6)      Describing the job.

Think of why the project is important to the company, how it advances the start-up’s mission and what kind of people you want for the job. Imagine the perfect contractor for the job is right across the desk from you and they’re really curious to know more. Tell them the story about why you’re passionate about what you do. It will show in your ad and really strike a chord with the freelancers who share your vision.  Put the list of the tasks the contractor will be performing after this paragraph.

7)      Describing the candidate.

Be specific with what kind of person that would be great for you. Do you need someone who’s experienced and just wants to get on with work or a junior freelancer you can train to do things your way? Do you need someone to work very closely with your permanent staff and if so, what kind of person would fit in? Is it a client facing role? What types of skills will they need? How many years of experience? Should they have a degree?

Build on the persona you structured during the project description and add the desired characteristics, but make sure it’s no more than a paragraph long. Again, the short list of required skills comes after this initial paragraph.

8)      Give them a sneak peak of the recruitment process.

Tell them a bit about the next steps – will there be an interview/ phone call/ skype chat? Will you need to see a portfolio? Get in touch with their previous clients to obtain references? It’s always good to give some information about the recruitment process, so that the candidates can have all the necessary information and material at hand.

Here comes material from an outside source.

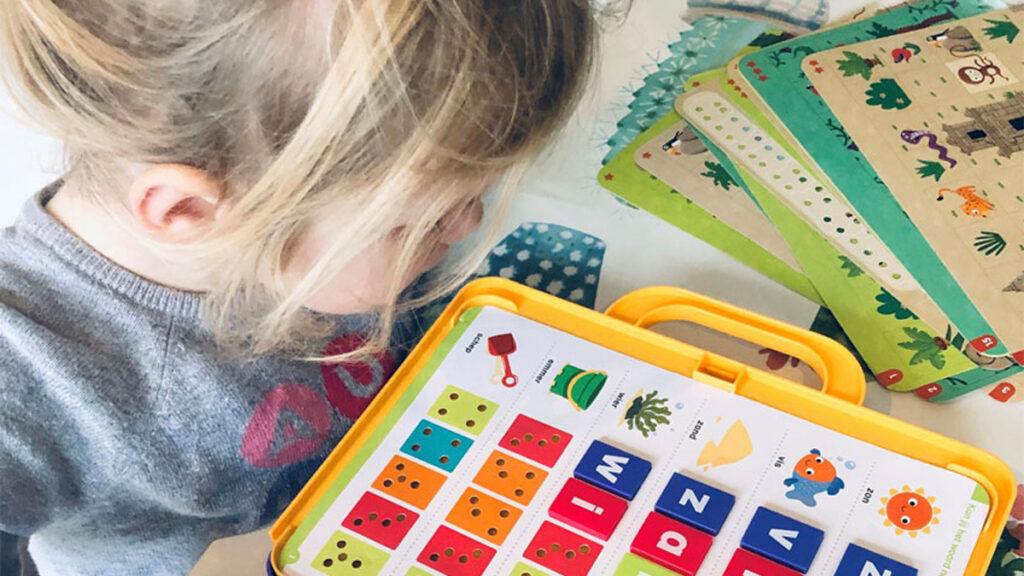 Koninklijke Jumbo doneert 4.000 educatieve Ik Leer spellen aan gezinnen die met weinig rondkomen via het Jeugdeducatiefonds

Before you post your ad, make sure you’ve listed everything that’s important. If it’s an on-site position, make sure that’s clearly stated as well as any equipment, skills or other information that may be important to the person applying. Once you’re done you’ll be looking at a great ad attracting loads of great candidates. Good luck!

One Last Thing!

If you are advertising the job online, then I would advise you to have a quick search and apply for the job yourself.  Was it easy to find?  Was there anything in the application process that made it particularly cumbersome?  You’d be surprised at the number of employers who don’t test whether their jobs can even be found despite paying good money to advertise them!